Собрав по подписке необходимую сумму (около семидесяти фунтов), мистер Уилсон решил организовать собственное предприятие, и для достижения этой цели он приобрел соответствующее помещение, где ранее размещалась фабрика катушек, и, обустроив надлежащим образом это старое здание, приспособил его для школы. В учебное заведение мистера Уилсона принимали только девочек; плата за обучение, ежегодно вносимая родственниками поступивших воспитанниц, составляла четырнадцать фунтов, что покрывало лишь расходы на одежду и питание; образование в коуэн-бриджской школе предоставлялось за счет благотворительных средств.

На оговоренных выше условиях Патрик Бронте вполне мог позволить себе полноценное содержание в учреждении мистера Уилсона всех своих дочерей, за исключением Энн, не достигшей к тому времени возраста, приличествующего образцовой воспитаннице. Но для начала мистер Бронте решил отослать в школу двух старших дочерей.
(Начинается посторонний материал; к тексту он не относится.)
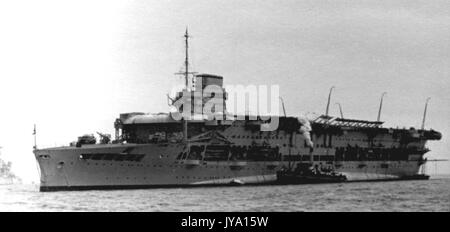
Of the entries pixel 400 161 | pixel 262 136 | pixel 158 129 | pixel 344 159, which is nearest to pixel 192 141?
pixel 158 129

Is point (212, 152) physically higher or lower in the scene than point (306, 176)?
higher

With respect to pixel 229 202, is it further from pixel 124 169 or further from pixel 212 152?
pixel 212 152

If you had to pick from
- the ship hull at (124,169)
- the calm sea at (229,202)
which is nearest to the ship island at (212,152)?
the ship hull at (124,169)

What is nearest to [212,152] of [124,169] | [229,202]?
[124,169]

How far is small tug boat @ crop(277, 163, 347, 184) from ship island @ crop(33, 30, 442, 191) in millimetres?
80

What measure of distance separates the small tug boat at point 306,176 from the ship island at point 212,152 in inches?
3.2

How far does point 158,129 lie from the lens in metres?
46.8

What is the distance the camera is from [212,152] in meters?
47.2

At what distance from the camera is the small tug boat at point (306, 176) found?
50.6 meters

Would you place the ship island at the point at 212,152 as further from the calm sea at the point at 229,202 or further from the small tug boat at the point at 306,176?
the calm sea at the point at 229,202

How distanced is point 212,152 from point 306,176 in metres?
8.82
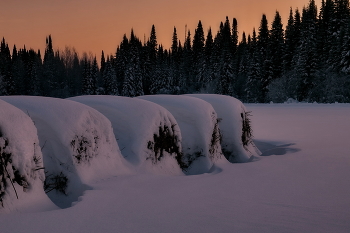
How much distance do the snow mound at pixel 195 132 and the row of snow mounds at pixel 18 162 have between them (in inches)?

В июле 1824 года Мария и Элизабет отправились в Коуэн-Бридж, в Школу дочерей духовенства. И началась для них пора лишений и невзгод суровых школьных будней. Жесткий график учебных занятий, требовавший непосильного напряжения от смиренных воспитанниц, острый недостаток пищи, безжалостная жестокость служивших здесь наставниц, не спускавших своим ученицам ни малейшего промаха, – все это было лишь частью тех страшных мучений, что приходилось беспрестанно претерпевать смиренным «дочерям милосердия».

Однако молодые барышни Мария и Элизабет Бронте оказались отнюдь не из тех изнеженных, капризных особ, чьи всевозможные прихоти мгновенно исполняются и любые, пусть даже пустячные мимолетные желания предупреждаются заблаговременно, как по волшебству. Пройденная ими с раннего детства отменная закалка, взросшая на суровой почве непреклонности установленных порядков, безраздельно царивших в их семье, воспитала в детях преподобного Патрика Бронте все те лучшие душевные качества, что призваны во служение высшей христианской добродетели: спартанскую выносливость, отчеканенную завидным терпением, и истинное смирение.

Эти постоянные спутники помогали Марии и Элизабет относительно спокойно и мужественно глядеть в глаза суровым невзгодам Коуэн-Бриджа, с безропотной покорностью переносить любые испытания, уготованные им коварной Судьбою. Во всяком случае, они прикладывали все душевные силы, чтобы не поддаться гнетущему унынию и честно снести все тяготы и лишения.

Пасторские дочери находили отрадное утешение в традиционных молитвах и ежедневно возносили Господу горячую благодарность за те нечаянные радости, что отпущены им на земле. В самом деле, они искренне верили, что мучительные телесные терзания несут в себе спасительный венец чистейшей Божественной Благодати, укрепляя их дух и наставляя их на единственный возможный путь счастливого избавления, следуя которому избранные смиренные праведники обретают наконец заслуженную ими по праву высшую награду на Небесах.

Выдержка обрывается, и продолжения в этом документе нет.